- [Stated task] Rewrite the listing from the line containing "Of the two subjects, the" through the end, replacing "depth" with "distance" and keeping everything else the same.

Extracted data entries
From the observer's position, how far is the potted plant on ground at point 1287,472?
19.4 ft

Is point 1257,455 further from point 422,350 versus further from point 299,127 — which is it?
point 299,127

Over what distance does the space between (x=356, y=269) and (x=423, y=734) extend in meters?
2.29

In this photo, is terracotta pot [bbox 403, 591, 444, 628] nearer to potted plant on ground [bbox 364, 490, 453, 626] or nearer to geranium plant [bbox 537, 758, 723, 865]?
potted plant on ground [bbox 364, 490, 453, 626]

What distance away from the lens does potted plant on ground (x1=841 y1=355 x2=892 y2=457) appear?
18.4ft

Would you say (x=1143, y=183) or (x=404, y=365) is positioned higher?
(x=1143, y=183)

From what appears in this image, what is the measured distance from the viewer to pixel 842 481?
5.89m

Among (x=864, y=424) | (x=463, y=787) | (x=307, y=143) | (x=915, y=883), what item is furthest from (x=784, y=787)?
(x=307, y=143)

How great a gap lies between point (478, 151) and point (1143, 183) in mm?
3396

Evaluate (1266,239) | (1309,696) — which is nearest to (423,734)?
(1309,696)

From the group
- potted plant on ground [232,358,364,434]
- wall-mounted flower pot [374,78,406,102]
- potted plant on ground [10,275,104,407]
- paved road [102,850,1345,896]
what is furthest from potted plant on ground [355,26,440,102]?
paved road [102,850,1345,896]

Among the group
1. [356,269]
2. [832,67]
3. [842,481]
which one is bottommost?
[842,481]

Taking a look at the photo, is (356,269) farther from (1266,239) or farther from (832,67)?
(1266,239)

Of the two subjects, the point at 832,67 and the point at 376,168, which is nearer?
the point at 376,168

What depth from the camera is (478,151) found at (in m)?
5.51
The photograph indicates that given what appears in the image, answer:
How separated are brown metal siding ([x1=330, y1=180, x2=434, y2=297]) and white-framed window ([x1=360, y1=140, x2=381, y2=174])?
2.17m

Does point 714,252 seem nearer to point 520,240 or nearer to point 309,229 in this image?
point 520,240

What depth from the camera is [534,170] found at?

- [Exercise response]
Of the two subjects, the point at 832,67 and the point at 376,168, which is nearer?
the point at 376,168

What distance from the camera is (478,151) found at (in m)?
5.51
The photograph indicates that given what appears in the image, answer:
How separated are brown metal siding ([x1=330, y1=180, x2=434, y2=297]) and white-framed window ([x1=360, y1=140, x2=381, y2=174])?
2.17m

Does point 714,252 seem nearer to point 520,240 or nearer to point 309,229 in this image?
point 520,240

What distance from the camera is [534,170] found at?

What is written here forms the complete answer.